━━ Document section ━━

- Origin: Las Vegas, Nevada, United States
- Genres: Punk rock
- Years active: (1984 or 1986)–present
- Label: Wood Shampoo
- Members: Dirk Vermin Rob Ruckus Gerry "Turbo" Proctor
- Past members: Anthony Hudak Dave Sorensen Miles Francis Paul Summers, Jr. Derek Weishaupt Kelly Clark
- Website: www.verminvegas.com

= The Vermin =

American punk rock band

The Vermin is a punk rock band from Las Vegas, Nevada. The band formed in 1984 (1986 in some sources) as Vermin From Venus by singer and guitarist Dirk Vermin, and was noted for releasing one of the first independent punk rock albums in Las Vegas, Sex on Planet X. In 1994, Vermin and bassist Rob Ruckus formed a punk cover band called Godboy, and in 1995 the bands merged, adopting the name The Vermin. The band recorded their first album under their new name, Hell or Las Vegas, in 1996 with drummer Anthony Hudak, but Hudak left the band soon after and was immediately replaced with current drummer Gerry "Turbo" Proctor. The band was featured in the low-budget horror film Trans-American Killer in 2005. Singer Dirk Vermin opened Pussykat Tattoo in 1999; the shop, Vermin, and bassist Ruckus are currently featured in the A&E program Bad Ink.

━━━

**Exercise task 1**:
In the band profile, what year did Dirk Vermin open Pussykat Tattoo?
**Exercise task 2**:
Please reproduce the band profile word for word, from "The Vermin is" to "program Bad Ink.".
Work only from the band profile above.

━━ Data supplied ━━

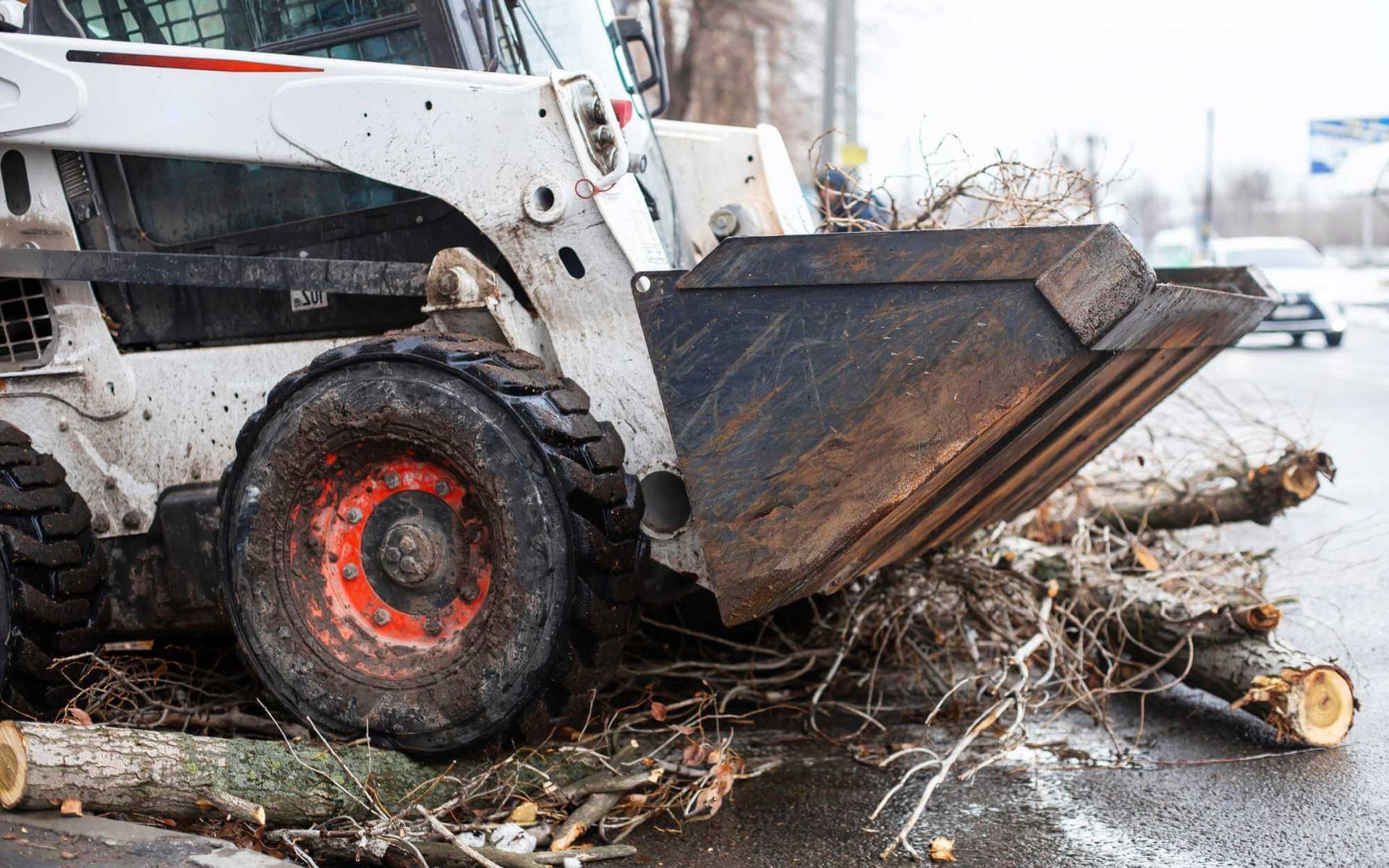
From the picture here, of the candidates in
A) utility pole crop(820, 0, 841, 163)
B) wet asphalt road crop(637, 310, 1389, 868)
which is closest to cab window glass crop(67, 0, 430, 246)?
wet asphalt road crop(637, 310, 1389, 868)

━━━

**Final result 1**:
1999

**Final result 2**:
The Vermin is a punk rock band from Las Vegas, Nevada. The band formed in 1984 (1986 in some sources) as Vermin From Venus by singer and guitarist Dirk Vermin, and was noted for releasing one of the first independent punk rock albums in Las Vegas, Sex on Planet X. In 1994, Vermin and bassist Rob Ruckus formed a punk cover band called Godboy, and in 1995 the bands merged, adopting the name The Vermin. The band recorded their first album under their new name, Hell or Las Vegas, in 1996 with drummer Anthony Hudak, but Hudak left the band soon after and was immediately replaced with current drummer Gerry "Turbo" Proctor. The band was featured in the low-budget horror film Trans-American Killer in 2005. Singer Dirk Vermin opened Pussykat Tattoo in 1999; the shop, Vermin, and bassist Ruckus are currently featured in the A&E program Bad Ink.